6.1 Unless otherwise specified in the Purchase Order, Goods must be delivered unencumbered, adequately packaged and protected to ensure safe delivery, to Benthic’s nominated delivery point, by the Delivery Date(s). Delivery of Goods will be evidenced by a signature on a delivery docket by a duly authorised representative of Benthic.

6.2 Services must be performed by the Delivery Date(s). Performance of a Service will be evidenced by a signature on an acceptance form by a duly authorised representative of Benthic.

6.3 The Supplier must comply with any rules imposed by Benthic in respect of Benthic premises.
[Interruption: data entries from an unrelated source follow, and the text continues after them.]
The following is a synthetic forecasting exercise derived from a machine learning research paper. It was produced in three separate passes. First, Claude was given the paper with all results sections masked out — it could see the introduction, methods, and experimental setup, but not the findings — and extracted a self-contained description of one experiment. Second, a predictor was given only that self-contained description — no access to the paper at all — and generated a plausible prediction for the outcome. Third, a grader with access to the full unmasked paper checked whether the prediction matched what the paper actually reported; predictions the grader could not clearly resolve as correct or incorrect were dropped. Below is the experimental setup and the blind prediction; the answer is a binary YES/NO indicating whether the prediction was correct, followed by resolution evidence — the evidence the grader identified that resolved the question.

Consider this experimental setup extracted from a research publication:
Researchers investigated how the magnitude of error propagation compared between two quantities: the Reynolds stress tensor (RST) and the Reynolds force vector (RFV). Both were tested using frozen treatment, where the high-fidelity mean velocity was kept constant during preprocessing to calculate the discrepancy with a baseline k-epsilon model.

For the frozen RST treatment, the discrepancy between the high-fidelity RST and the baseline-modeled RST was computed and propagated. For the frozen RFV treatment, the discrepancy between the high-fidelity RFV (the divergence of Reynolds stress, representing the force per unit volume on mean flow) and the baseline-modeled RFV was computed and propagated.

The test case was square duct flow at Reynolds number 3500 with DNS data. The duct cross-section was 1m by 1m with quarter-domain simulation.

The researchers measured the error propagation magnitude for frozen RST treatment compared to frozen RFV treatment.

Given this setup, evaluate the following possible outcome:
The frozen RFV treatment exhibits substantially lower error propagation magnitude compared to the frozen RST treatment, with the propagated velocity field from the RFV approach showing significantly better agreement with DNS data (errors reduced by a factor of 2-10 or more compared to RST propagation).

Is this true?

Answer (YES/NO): YES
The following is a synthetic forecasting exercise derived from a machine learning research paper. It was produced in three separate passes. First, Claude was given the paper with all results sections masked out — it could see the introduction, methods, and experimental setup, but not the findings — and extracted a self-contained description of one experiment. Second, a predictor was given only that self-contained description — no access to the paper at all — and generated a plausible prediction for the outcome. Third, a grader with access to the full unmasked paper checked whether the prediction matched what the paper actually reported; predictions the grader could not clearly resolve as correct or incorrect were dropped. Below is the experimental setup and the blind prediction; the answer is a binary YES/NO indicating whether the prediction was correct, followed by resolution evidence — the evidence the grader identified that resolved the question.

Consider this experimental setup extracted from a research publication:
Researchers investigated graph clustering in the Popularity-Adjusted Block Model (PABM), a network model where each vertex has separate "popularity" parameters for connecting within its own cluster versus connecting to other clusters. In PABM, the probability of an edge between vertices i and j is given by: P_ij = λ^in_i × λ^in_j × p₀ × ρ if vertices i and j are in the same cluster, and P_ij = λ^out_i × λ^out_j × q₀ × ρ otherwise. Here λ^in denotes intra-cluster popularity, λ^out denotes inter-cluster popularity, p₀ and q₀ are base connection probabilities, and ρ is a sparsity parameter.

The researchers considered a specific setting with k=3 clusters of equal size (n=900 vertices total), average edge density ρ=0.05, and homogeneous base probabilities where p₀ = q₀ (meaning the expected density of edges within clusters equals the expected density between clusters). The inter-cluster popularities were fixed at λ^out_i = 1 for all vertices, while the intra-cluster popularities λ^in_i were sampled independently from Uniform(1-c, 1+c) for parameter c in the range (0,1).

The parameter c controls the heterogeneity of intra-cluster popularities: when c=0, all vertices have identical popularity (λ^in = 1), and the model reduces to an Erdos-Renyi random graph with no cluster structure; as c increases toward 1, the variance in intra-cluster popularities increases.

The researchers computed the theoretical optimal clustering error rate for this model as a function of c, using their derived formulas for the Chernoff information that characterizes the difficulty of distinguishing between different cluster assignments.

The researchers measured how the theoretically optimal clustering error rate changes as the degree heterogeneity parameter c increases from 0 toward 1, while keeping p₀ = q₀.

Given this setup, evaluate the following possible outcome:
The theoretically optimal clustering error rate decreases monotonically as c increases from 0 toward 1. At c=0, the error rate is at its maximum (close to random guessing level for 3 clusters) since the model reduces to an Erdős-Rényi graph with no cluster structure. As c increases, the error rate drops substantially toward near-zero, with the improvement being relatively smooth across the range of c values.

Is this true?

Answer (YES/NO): YES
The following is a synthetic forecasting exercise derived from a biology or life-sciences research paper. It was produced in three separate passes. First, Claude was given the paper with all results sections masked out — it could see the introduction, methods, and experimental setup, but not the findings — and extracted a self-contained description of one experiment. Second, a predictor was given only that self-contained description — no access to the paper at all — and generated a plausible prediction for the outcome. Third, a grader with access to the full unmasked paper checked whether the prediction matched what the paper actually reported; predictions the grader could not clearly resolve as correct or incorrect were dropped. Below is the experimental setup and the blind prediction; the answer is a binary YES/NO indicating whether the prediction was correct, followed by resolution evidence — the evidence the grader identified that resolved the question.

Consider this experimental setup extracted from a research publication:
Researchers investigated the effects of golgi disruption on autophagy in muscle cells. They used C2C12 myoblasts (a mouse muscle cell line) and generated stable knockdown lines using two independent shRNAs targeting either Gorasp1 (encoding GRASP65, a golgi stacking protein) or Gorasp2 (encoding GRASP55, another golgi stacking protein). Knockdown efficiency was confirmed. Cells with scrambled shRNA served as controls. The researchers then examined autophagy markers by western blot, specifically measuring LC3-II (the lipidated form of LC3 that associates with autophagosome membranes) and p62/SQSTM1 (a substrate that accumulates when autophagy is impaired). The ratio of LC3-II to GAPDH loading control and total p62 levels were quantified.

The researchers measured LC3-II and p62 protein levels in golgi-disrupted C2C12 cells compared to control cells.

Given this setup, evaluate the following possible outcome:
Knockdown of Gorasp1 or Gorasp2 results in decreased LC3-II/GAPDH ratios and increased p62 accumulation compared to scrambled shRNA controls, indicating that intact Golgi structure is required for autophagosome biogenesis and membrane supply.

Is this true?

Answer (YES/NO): NO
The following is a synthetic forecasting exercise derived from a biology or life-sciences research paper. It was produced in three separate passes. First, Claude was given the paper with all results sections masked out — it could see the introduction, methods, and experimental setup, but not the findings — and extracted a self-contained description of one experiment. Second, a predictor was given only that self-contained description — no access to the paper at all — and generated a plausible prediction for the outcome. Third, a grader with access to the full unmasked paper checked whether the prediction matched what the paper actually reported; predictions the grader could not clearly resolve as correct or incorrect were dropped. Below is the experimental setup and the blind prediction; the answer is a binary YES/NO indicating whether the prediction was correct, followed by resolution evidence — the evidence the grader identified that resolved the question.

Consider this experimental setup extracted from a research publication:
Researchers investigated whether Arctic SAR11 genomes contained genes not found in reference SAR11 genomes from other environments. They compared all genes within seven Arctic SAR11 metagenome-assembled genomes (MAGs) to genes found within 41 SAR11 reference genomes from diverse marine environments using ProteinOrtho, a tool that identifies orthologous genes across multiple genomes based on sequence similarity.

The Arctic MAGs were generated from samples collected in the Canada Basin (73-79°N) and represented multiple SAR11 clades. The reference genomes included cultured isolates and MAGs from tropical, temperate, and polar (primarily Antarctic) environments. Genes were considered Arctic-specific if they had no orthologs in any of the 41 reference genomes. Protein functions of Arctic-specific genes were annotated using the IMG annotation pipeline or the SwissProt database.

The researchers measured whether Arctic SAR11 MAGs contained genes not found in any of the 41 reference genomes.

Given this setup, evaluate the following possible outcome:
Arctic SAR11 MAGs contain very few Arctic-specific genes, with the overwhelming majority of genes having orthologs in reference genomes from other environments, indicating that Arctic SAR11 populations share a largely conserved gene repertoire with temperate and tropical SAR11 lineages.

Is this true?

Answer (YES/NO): NO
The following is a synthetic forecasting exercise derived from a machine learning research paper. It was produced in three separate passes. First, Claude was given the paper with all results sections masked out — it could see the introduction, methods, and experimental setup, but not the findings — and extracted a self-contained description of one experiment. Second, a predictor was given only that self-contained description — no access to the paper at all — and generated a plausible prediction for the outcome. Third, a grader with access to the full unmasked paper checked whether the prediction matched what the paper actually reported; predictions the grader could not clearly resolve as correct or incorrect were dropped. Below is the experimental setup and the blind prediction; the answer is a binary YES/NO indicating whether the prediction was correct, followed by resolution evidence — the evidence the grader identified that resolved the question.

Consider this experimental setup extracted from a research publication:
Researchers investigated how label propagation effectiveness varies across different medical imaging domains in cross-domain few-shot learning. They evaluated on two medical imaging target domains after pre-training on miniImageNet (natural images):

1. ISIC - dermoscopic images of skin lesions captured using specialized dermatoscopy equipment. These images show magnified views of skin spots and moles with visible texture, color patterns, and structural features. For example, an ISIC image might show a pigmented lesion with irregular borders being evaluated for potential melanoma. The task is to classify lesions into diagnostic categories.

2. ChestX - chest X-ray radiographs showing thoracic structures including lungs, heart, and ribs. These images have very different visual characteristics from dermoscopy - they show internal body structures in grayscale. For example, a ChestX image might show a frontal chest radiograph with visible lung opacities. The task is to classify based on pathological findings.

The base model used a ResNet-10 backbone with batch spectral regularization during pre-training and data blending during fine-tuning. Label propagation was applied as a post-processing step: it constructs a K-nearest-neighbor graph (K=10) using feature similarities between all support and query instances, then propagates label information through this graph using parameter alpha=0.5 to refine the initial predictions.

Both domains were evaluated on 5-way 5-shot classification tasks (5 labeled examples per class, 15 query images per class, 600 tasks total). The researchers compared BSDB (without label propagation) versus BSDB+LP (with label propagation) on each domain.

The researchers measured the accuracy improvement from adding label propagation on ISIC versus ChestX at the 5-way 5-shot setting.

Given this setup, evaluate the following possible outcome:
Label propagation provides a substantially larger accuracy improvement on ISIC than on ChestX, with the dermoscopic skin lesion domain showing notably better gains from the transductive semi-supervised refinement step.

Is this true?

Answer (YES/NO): YES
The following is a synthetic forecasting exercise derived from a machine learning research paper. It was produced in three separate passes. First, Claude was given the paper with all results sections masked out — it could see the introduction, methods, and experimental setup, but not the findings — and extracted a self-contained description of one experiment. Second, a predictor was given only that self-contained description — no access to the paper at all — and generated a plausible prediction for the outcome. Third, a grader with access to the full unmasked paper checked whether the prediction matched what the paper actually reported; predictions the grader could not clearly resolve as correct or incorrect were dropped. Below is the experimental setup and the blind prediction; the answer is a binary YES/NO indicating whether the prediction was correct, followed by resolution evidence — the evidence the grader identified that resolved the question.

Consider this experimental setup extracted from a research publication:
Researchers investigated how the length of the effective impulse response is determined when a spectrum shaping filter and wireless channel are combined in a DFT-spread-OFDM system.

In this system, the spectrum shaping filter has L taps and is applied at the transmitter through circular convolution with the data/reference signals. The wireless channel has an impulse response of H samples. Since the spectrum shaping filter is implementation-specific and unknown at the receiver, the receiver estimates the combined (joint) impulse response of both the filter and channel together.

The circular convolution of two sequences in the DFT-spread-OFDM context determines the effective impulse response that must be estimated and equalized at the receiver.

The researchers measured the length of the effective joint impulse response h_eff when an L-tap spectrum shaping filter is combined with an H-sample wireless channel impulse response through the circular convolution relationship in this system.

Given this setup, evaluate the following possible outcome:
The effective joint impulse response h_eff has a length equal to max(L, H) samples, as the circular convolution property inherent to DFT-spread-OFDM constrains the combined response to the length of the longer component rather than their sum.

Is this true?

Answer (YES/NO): YES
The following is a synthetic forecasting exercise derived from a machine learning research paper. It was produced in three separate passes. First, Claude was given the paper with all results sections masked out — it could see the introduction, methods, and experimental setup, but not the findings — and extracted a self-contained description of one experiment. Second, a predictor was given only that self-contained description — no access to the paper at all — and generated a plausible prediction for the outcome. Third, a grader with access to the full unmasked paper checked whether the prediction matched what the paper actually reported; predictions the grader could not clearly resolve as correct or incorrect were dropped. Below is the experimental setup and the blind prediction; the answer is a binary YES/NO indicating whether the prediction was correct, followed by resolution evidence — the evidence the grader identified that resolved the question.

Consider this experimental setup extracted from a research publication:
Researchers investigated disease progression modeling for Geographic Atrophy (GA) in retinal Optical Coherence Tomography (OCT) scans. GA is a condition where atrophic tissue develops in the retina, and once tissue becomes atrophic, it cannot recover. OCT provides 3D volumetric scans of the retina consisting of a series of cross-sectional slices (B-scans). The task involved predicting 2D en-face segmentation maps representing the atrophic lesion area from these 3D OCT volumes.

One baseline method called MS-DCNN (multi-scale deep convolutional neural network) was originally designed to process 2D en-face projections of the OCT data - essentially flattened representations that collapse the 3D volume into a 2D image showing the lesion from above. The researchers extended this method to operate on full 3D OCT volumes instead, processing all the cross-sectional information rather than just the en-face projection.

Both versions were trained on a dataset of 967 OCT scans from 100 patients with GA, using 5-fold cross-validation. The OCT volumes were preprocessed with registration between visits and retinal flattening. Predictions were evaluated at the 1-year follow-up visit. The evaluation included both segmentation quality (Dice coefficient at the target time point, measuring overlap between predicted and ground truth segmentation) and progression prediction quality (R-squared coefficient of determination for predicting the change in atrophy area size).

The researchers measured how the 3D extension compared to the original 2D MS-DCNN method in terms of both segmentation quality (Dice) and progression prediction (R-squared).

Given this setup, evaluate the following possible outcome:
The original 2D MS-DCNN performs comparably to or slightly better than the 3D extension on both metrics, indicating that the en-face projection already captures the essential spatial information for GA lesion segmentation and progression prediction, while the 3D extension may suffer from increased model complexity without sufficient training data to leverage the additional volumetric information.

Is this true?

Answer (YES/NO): NO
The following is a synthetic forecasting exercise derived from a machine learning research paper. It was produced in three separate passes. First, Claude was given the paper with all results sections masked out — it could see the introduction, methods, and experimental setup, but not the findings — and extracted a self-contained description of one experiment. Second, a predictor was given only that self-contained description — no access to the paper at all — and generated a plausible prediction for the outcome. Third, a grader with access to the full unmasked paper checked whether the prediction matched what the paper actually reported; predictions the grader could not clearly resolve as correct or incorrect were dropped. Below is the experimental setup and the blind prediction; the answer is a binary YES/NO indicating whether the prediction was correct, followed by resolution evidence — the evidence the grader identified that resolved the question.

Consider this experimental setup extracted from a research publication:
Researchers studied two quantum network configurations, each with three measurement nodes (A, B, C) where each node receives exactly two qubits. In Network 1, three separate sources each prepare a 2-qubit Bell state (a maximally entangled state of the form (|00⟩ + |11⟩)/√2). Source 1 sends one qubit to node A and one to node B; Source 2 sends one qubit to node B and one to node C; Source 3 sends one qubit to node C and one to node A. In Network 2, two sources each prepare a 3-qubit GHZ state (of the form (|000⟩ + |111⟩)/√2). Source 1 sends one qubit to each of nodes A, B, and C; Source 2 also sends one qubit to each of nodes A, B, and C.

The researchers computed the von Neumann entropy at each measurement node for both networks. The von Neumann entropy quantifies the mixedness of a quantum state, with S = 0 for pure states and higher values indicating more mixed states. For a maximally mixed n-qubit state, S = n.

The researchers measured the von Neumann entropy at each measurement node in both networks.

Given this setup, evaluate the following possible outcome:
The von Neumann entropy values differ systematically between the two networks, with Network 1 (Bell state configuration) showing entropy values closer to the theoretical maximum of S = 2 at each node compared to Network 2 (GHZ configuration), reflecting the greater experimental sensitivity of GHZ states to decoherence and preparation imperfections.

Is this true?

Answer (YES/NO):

6.4 Time is of the essence with regard to the delivery of Goods and the performance of Services. The Supplier must immediately notify Benthic if it believes that it is likely that delivery of Goods or performance of Services may not meet the Delivery Date(s). If the Supplier fails to deliver Goods or provide Services by the Delivery Date(s):

i) unless the right is waived formally in writing by authorised Benthic personnel to acknowledge late delivery by the Supplier, liquidated damages will be due to Benthic at the amount of 5% of the amount due to the Supplier, as indicated on the Order, for each week the Supplier fails to deliver Goods or provide Services by the Delivery Date(s), capped to 50% of the invoice value;

ii) Benthic may terminate the Purchase Order, either in whole or in part, in accordance with clause 7 and, in addition to any other rights and remedies it may have at law or otherwise as well as deduct from any monies due to the Supplier as specified in this clause as liquidated damages for each week delivery or performance exceeds the Delivery Date(s).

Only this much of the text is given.